WHAT NEEDS TO BE DONE: Copy only the lines between the one containing "Pictured here, if" and the end of the records, both included, leaving out pictures.

Questions about scenes in images:
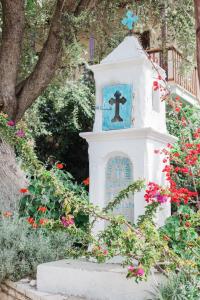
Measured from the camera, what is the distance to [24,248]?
5.87 metres

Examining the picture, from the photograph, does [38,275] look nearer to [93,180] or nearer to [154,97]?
[93,180]

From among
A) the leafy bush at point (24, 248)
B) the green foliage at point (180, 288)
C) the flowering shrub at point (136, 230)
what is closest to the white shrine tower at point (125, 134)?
the flowering shrub at point (136, 230)

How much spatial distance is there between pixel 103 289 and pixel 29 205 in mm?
2624

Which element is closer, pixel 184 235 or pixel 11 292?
pixel 184 235

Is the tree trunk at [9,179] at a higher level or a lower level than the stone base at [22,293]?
higher

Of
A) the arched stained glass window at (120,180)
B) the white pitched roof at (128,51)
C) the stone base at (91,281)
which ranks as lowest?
the stone base at (91,281)

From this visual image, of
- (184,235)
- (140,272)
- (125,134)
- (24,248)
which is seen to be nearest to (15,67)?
(125,134)

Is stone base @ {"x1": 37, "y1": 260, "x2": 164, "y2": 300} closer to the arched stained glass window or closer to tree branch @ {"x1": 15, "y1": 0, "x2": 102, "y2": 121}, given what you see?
the arched stained glass window

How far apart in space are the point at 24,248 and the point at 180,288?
2.42m

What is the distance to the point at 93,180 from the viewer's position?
5.91 meters

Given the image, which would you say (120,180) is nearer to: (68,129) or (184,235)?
(184,235)

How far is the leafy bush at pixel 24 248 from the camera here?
18.5 ft

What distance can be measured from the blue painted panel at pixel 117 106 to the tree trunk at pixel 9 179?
2.19 meters

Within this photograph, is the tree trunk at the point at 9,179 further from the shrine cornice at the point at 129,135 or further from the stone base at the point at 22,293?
the shrine cornice at the point at 129,135
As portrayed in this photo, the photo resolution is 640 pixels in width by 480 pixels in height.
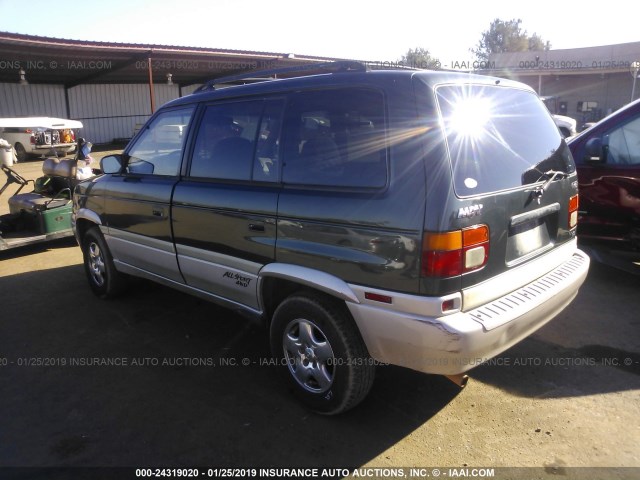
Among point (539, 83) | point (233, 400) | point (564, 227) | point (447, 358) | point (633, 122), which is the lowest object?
point (233, 400)

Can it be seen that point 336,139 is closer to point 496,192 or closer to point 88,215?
point 496,192

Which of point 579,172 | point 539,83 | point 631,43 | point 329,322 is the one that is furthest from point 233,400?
point 631,43

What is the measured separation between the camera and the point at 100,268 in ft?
17.0

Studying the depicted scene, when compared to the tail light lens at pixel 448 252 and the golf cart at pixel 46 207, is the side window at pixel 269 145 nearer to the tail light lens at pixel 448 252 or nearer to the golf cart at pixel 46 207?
the tail light lens at pixel 448 252

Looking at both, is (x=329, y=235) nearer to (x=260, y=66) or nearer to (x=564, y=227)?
(x=564, y=227)

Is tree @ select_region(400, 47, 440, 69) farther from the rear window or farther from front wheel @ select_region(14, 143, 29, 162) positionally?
front wheel @ select_region(14, 143, 29, 162)

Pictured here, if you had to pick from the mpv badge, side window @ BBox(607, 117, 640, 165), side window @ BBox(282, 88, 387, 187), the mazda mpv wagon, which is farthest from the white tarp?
the mpv badge

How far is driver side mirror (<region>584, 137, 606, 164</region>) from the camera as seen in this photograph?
490 centimetres

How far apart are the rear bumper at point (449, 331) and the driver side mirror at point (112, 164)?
296 centimetres

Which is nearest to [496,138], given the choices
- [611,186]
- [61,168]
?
[611,186]

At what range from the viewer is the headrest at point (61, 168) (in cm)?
746

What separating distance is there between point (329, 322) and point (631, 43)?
38.8m

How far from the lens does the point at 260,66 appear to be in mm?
24234

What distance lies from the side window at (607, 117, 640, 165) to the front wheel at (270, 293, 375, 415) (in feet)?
12.2
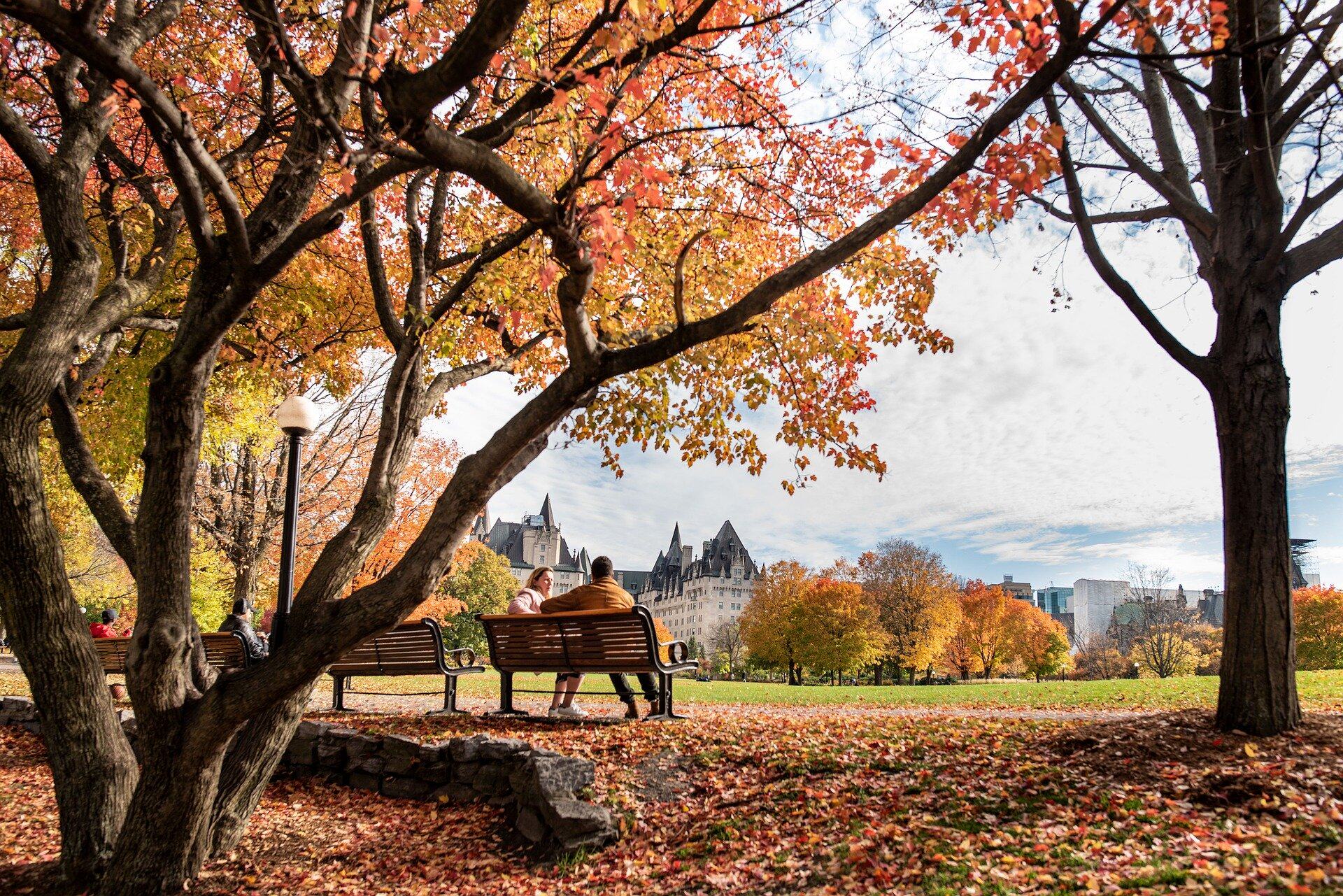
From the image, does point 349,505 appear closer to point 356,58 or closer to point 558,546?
point 356,58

EXPECTED ANSWER:
Pictured here, if you had to pick from the mpv badge, side window @ BBox(607, 117, 640, 165), side window @ BBox(282, 88, 387, 187), the mazda mpv wagon, which is farthest from the white tarp?
the mpv badge

How far is driver side mirror (<region>584, 137, 606, 164</region>) from the camera as seen in this photograph?
490 centimetres

How far apart are the rear bumper at point (449, 331) and the driver side mirror at point (112, 164)?
296 centimetres

Which is nearest to [496,138], given the choices
- [611,186]
- [61,168]
?
[611,186]

At what range from the viewer is the headrest at point (61, 168) (in cm)?
746

What separating distance is there between point (329, 322) and point (631, 43)?
38.8m

How far from the lens does the point at 260,66 appear to be in mm?
24234

What distance lies from the side window at (607, 117, 640, 165) to the front wheel at (270, 293, 375, 415) (in feet)?
12.2
From the image, does point 349,505 appear closer to point 356,58 or closer to point 558,546?
point 356,58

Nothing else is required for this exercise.